Day of the DoctorI sat down to watch ”The Day of the Doctor,” and was crushed when it ended the way all of Moffat’s Doctor Who stories end. The Doctor waves his magic wand and everything falls into place and works perfectly, because of course it does, he’s The Doctor and he’s the biggest badass there ever was and the rest of the universe falls in line behind him. Moffat wasted a 50th anniversary and a stellar performance by John Hurt to tell one more story where The Doctor just magically makes everything better – SO MUCH BETTER, in point of fact, that he literally undid the tragedy that his predecessor caused. The War Doctor wiped out two entire species, except no he really didn’t, it’s okay now. He doesn’t remember fixing it, so he still has to be sad in the episodes you already watched, but from now on our hero can traipse about, his heart completely unencumbered by inconveniences like destroying two civilizations. It looked cool, but it didn’t mean anything. There was no emotional resolution, no coming to grips with what he’d done; he just wiped it all away. For those of us here on Earth, that’s not an option. And I know that my unique circumstances led me to want something really particular from the story, but I can’t be the only one who wanted something with more emotional punch than “making the thing go away.”

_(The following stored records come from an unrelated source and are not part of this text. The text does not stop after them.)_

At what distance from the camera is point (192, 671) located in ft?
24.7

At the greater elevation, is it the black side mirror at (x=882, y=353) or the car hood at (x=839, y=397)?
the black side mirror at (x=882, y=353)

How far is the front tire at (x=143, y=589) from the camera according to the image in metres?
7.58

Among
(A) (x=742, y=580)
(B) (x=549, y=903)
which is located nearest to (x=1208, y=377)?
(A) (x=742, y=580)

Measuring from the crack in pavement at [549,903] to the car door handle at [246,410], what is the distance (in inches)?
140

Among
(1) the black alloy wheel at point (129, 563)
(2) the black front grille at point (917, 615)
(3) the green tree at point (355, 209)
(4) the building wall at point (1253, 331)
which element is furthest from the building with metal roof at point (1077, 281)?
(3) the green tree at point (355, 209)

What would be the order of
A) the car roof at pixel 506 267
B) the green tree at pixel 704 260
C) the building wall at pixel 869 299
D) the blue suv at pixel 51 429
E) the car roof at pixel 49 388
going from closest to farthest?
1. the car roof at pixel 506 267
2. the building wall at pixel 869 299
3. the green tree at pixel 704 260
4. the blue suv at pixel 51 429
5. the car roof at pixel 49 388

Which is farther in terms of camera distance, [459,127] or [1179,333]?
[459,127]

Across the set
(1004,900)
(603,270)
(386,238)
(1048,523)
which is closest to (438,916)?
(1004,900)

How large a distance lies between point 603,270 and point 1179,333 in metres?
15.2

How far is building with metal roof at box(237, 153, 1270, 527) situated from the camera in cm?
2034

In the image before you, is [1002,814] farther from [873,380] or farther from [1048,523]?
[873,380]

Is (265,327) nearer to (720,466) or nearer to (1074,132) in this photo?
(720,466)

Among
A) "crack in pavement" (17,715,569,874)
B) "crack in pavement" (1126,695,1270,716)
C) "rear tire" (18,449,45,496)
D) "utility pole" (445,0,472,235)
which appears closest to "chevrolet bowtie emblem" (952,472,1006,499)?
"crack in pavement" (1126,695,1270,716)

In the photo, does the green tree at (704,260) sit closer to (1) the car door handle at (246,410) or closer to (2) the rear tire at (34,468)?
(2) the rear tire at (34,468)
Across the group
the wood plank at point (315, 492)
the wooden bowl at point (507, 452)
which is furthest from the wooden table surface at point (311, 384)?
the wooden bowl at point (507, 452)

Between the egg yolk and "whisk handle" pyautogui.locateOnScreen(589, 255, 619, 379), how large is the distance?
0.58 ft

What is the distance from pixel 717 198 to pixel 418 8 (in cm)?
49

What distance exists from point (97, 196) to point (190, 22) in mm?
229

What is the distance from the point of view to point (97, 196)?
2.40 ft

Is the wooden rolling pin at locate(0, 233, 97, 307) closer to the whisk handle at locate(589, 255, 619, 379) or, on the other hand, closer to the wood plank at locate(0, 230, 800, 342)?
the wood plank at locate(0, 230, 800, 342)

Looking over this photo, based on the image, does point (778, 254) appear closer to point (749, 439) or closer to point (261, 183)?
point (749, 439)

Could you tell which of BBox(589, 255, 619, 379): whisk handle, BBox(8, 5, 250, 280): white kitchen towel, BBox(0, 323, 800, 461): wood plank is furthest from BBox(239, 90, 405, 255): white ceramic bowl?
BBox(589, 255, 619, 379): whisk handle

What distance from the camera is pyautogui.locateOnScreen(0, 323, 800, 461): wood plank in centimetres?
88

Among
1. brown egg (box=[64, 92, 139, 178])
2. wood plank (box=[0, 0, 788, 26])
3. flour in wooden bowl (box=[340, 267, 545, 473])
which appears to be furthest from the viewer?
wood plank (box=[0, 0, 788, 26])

Part of any story’s strength is in its ability to mirror our own struggles. It’s why the Hero’s Journey is such an enduring meme. (In the Jungian sense, not the cat picture sense.) We want to know that we can overcome the Bad Things in our life. The Doctor’s struggle for redemption meant something to me. When he let someone down – when he lost a Jenny or a Donna – we knew that his grief was compounded by the failures of his past. It added real emotional stakes to a traveler who previously was poking around in the name of sheer curiosity as much as a sense of justice.

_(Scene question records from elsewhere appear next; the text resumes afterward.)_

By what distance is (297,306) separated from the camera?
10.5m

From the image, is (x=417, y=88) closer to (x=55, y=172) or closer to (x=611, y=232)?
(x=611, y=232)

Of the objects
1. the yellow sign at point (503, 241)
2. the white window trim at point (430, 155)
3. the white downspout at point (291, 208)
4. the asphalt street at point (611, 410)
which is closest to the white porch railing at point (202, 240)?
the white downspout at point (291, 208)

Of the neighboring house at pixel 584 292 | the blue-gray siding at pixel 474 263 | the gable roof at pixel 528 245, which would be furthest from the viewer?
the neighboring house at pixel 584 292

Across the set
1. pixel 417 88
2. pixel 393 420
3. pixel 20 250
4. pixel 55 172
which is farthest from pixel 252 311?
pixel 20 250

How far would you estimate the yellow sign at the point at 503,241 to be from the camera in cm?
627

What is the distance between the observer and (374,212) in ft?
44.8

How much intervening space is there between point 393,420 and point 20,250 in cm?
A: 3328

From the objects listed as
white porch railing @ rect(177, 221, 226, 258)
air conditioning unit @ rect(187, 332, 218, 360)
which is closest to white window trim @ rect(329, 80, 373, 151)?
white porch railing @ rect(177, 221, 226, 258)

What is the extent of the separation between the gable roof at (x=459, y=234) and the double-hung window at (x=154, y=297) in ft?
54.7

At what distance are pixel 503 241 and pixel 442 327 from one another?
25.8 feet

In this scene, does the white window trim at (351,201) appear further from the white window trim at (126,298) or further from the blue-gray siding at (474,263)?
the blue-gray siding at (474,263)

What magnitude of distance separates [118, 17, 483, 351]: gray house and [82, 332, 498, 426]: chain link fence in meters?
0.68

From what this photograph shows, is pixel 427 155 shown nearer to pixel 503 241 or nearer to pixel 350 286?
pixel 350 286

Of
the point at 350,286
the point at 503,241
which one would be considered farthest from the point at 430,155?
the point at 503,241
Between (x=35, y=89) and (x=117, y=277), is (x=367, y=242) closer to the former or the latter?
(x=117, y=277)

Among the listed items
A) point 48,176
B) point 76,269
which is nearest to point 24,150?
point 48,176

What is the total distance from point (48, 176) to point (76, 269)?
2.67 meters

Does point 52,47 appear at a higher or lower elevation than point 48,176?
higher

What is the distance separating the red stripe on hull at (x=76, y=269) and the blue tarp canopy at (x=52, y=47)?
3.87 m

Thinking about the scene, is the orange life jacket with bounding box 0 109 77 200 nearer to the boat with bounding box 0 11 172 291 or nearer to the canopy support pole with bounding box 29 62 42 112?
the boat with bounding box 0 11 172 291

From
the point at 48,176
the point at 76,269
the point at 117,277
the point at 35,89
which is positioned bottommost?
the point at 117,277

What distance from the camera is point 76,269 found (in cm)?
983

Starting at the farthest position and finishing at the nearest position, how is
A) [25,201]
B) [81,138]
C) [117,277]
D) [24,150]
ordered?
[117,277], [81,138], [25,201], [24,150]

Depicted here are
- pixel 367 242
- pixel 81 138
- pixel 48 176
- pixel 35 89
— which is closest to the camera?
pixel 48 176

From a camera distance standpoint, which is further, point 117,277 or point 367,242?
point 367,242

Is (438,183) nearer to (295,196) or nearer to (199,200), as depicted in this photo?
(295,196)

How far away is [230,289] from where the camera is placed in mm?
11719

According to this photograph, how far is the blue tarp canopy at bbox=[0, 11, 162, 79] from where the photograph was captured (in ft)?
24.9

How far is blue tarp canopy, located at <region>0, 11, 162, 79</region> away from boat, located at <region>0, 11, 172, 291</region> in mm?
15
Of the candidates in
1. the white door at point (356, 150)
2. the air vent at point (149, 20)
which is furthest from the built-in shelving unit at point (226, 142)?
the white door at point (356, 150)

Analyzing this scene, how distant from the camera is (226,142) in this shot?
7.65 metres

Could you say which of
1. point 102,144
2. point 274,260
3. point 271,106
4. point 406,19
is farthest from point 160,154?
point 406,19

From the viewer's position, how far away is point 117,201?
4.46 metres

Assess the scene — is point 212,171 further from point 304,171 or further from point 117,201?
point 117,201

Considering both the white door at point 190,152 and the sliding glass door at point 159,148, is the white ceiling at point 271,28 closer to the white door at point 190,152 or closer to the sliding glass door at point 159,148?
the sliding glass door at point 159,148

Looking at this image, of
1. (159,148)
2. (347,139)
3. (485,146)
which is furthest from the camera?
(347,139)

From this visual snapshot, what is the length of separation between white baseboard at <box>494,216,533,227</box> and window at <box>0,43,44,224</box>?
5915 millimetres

Daisiest DaisyPart of what makes the story of The Doctor resonate with so many is not just that he’s the smartest person in the room, it’s that for all of his bluster, he cares deeply about everyone that he meets – everyone there is, even, in all of time and space, whether he’s met them or not. It’s why he takes people under his wing, nurtures them, helps them to be the best version of themselves. It’s why he bristles at guns and spends as much time fighting with UNIT brass as he does advising them. Neil Gaiman once summed it up perfectly: ” A lot of our heroes depress me. But you know, when they made this particular hero, they didn’t give him a gun, they gave him a screwdriver to fix things. They didn’t give him a tank or a warship or an X-wing fighter, they gave him a call box from which you can call for help. And they didn’t give him a superpower or pointy ears or a heat ray…they gave him two hearts. And that’s an extraordinary thing. There will never come a time when we don’t need a hero like the Doctor.”

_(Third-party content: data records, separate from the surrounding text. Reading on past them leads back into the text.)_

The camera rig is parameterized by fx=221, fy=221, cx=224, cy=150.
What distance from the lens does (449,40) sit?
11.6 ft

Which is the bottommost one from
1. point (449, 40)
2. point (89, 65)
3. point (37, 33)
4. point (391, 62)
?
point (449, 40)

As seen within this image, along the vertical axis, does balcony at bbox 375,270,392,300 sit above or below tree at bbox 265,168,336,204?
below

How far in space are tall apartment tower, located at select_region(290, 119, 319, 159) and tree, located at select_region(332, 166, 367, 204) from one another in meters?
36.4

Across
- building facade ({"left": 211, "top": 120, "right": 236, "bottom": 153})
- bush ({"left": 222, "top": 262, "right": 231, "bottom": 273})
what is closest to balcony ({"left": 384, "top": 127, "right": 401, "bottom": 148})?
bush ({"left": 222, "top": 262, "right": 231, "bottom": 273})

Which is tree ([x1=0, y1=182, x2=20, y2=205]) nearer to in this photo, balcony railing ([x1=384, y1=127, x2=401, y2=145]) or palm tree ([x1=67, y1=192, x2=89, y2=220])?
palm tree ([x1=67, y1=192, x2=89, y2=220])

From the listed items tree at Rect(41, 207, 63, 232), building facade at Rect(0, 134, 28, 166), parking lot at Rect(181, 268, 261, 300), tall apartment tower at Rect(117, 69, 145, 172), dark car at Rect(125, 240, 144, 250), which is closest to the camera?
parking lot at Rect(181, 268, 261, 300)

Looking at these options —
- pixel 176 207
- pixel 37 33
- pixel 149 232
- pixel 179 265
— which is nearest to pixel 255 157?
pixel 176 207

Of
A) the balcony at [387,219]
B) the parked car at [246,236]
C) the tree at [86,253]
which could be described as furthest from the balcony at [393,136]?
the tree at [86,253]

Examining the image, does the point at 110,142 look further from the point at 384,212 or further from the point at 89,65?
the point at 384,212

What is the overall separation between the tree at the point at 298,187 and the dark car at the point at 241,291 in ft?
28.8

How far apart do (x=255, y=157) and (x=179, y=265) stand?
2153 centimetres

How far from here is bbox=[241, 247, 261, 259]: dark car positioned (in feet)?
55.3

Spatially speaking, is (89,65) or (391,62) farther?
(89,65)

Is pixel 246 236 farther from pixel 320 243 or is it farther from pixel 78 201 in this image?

The Doctor is about love. His journey is a fundamentally emotional one. That journey for the first eight years of the revived show was about him trying to redeem himself, to come to peace with a person that he used to be and a thing that he did that he couldn’t take back. But then he got to take it back, and we all lost a little something. Some of us more than others, maybe. But Moffat’s right. He made the wrong call.